INTEREST OF CERTAIN PERSONS IN MATTERS TO BE ACTED UPON

Except as otherwise disclosed in this Information Circular, none of the directors or officers of the Company, nor any person who has held such a position since the beginning of the last completed financial year of the Company, nor any proposed nominee for election as a director of the Company, nor any associate or affiliate of any of the foregoing persons, has any material interest, direct or indirect, by way of beneficial ownership of shares of IVC or otherwise in the matters to be acted upon at the Meeting, other than the election of directors, the annual approval of the Stock Option Plan (as such persons are eligible to participate in the Stock Option Plan) and as set out herein.

FIXING THE SIZE OF THE BOARD OF DIRECTORS

It is intended that the size of the Board of directors be established at four (4). This requires the approval of the shareholders of IVC by an ordinary resolution which approval will be sought at the Meeting.

* Exercise tasks:
1 - Which persons or groups of persons does the first paragraph of the excerpt say have no material interest in the matters to be acted upon at the Meeting? List all of them.
2 - Write out the excerpt's passage from "Except as otherwise" to "set out herein.", putting "Equity Incentive Plan" in place of each "Stock Option Plan".

* Source data:
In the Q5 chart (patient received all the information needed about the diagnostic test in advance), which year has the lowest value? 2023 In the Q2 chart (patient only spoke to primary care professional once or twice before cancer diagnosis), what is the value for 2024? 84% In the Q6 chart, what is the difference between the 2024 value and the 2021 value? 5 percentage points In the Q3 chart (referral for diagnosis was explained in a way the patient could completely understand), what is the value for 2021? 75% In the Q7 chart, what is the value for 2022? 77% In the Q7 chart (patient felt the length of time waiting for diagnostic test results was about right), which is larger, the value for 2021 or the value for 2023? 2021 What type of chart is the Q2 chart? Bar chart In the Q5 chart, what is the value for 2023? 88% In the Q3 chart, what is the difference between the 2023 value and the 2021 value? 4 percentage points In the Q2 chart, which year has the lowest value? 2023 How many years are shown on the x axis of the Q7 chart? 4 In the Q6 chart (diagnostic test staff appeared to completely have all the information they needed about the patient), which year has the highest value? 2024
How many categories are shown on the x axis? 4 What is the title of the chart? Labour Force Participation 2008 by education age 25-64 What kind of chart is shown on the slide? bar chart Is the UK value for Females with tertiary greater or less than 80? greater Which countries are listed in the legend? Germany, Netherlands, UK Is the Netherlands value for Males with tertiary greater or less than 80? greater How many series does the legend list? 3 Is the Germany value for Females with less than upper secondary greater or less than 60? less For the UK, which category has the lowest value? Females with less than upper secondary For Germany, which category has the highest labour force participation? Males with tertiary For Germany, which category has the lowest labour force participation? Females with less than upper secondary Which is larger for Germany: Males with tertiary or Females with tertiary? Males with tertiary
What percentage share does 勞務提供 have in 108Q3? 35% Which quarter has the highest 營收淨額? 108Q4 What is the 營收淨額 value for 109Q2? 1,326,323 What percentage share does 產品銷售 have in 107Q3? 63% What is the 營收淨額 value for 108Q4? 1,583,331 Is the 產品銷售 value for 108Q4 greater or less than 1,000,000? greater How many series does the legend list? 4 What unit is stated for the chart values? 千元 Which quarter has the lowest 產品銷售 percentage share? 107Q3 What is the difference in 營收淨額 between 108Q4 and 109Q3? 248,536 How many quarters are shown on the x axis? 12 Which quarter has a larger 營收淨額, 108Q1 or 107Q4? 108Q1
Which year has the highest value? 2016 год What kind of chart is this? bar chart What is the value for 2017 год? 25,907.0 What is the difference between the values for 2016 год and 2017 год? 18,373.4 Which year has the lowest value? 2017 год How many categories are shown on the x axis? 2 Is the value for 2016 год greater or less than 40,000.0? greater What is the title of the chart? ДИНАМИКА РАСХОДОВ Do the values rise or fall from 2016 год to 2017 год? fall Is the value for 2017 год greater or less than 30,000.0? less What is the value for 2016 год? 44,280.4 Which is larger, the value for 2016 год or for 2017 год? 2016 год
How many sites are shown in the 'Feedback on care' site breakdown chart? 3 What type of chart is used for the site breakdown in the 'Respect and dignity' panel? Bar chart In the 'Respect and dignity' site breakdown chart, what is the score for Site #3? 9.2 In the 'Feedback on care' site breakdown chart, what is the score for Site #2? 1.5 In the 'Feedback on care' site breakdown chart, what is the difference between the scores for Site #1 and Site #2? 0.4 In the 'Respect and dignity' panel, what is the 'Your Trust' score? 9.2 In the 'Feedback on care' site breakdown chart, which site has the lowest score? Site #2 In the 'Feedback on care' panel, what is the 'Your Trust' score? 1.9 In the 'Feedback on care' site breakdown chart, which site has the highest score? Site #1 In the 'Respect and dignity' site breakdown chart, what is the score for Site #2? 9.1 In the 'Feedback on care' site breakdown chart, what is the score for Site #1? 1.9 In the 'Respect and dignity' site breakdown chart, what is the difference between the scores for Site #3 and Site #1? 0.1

* Exercise results:
1 -
- The directors or officers of the Company
- Any person who has held such a position since the beginning of the last completed financial year of the Company
- Any proposed nominee for election as a director of the Company
- Any associate or affiliate of any of the foregoing persons

2 -
Except as otherwise disclosed in this Information Circular, none of the directors or officers of the Company, nor any person who has held such a position since the beginning of the last completed financial year of the Company, nor any proposed nominee for election as a director of the Company, nor any associate or affiliate of any of the foregoing persons, has any material interest, direct or indirect, by way of beneficial ownership of shares of IVC or otherwise in the matters to be acted upon at the Meeting, other than the election of directors, the annual approval of the Equity Incentive Plan (as such persons are eligible to participate in the Equity Incentive Plan) and as set out herein.